**REQUIREMENT 1**
In the passage on the recursive forecasting strategy, what is used when the historical observations needed as features of a new instance are unavailable?
**REQUIREMENT 2**
Pick up the passage on the recursive forecasting strategy after its last line of code and keep writing it.

**SUPPLIED PASSAGE**
------------------------------------------------------------------------
The recursive or iterative strategy is the approach used by ARIMA or exponential smoothing to forecast several periods ahead. Basically, a model that only forecasts one-step ahead is used, so that the model is applied iteratively to forecast all the future values. When historical observations to be used as features of the new instance are unavailable, previous predictions are used instead.
Because the recursive strategy uses a one-step ahead model, this means that, in the case of KNN, the target of an example only contains one value. For instance, let us see how the recursive strategy works with the following example in which the next two future quarters of a quarterly time series are predicted:
timeS <- window(UKgas, start = c(1976, 1))
pred <- knn_forecasting(timeS, h = 2, lags = 1:4, k = 2, msas = "recursive")
library(ggplot2)
autoplot(pred, highlight = "neighbors")
------------------------------------------------------------------------
**DATA RECORDS**
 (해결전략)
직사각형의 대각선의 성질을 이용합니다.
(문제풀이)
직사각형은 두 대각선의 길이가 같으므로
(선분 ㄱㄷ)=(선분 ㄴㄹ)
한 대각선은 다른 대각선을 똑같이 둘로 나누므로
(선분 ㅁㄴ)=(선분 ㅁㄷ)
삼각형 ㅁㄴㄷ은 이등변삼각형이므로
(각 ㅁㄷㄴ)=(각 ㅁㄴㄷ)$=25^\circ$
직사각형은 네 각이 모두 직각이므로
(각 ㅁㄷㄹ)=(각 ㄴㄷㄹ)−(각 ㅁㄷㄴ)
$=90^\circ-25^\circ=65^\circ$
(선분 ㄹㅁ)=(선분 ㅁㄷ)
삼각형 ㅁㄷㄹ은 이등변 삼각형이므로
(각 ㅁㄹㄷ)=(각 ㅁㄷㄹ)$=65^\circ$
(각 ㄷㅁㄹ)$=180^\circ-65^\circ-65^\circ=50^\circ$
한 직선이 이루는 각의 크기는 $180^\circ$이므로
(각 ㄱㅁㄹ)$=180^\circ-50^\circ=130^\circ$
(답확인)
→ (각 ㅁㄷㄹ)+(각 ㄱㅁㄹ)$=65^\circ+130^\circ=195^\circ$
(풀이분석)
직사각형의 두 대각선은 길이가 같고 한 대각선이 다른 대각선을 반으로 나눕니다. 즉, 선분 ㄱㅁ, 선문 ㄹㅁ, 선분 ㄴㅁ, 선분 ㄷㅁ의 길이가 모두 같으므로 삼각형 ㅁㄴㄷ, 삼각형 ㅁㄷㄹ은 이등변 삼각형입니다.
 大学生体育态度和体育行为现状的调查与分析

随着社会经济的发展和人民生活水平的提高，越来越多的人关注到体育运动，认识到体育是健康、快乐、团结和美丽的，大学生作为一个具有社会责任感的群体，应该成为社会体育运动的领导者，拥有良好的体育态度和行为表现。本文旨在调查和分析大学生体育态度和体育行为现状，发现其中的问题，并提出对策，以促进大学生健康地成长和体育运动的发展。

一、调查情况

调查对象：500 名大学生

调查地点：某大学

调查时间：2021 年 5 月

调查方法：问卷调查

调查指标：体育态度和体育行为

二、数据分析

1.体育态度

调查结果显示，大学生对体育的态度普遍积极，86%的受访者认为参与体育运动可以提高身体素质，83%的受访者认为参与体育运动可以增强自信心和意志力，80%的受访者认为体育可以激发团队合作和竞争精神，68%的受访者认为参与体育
------------------------------------------------------------------------
**TASK RESPONSE 1**
Previous predictions are used instead.

**TASK RESPONSE 2**
In this example we have used lags 1-4 to specify the features of an example. To predict the first future point the last 4 values of the time series are used as “its features”. To predict the second future point “its features” are the last three values of the time series and the prediction for the first future point. In the plot the prediction for the first future point can be seen. If you reproduce this code snippet you will also see the forecast for the second future point.
In this section several additional features of our package are described.
By default, the targets of the different nearest neighbors are
averaged. However, it is possible to combine the targets using other
aggregation functions. Currently, our package allows us to choose among
the mean, the median and a weighted mean using the cb
parameter of the knn_forecasting
function. In the
weighted mean the target are weighted by the inverse of their
distance. That is, closer neighbors of a query point will have a greater
influence than neighbors which are further away.
Regarding the distance function applied to compute the nearest neighbors, our package uses the Euclidean distance, although we can implement other distance metrics in the future.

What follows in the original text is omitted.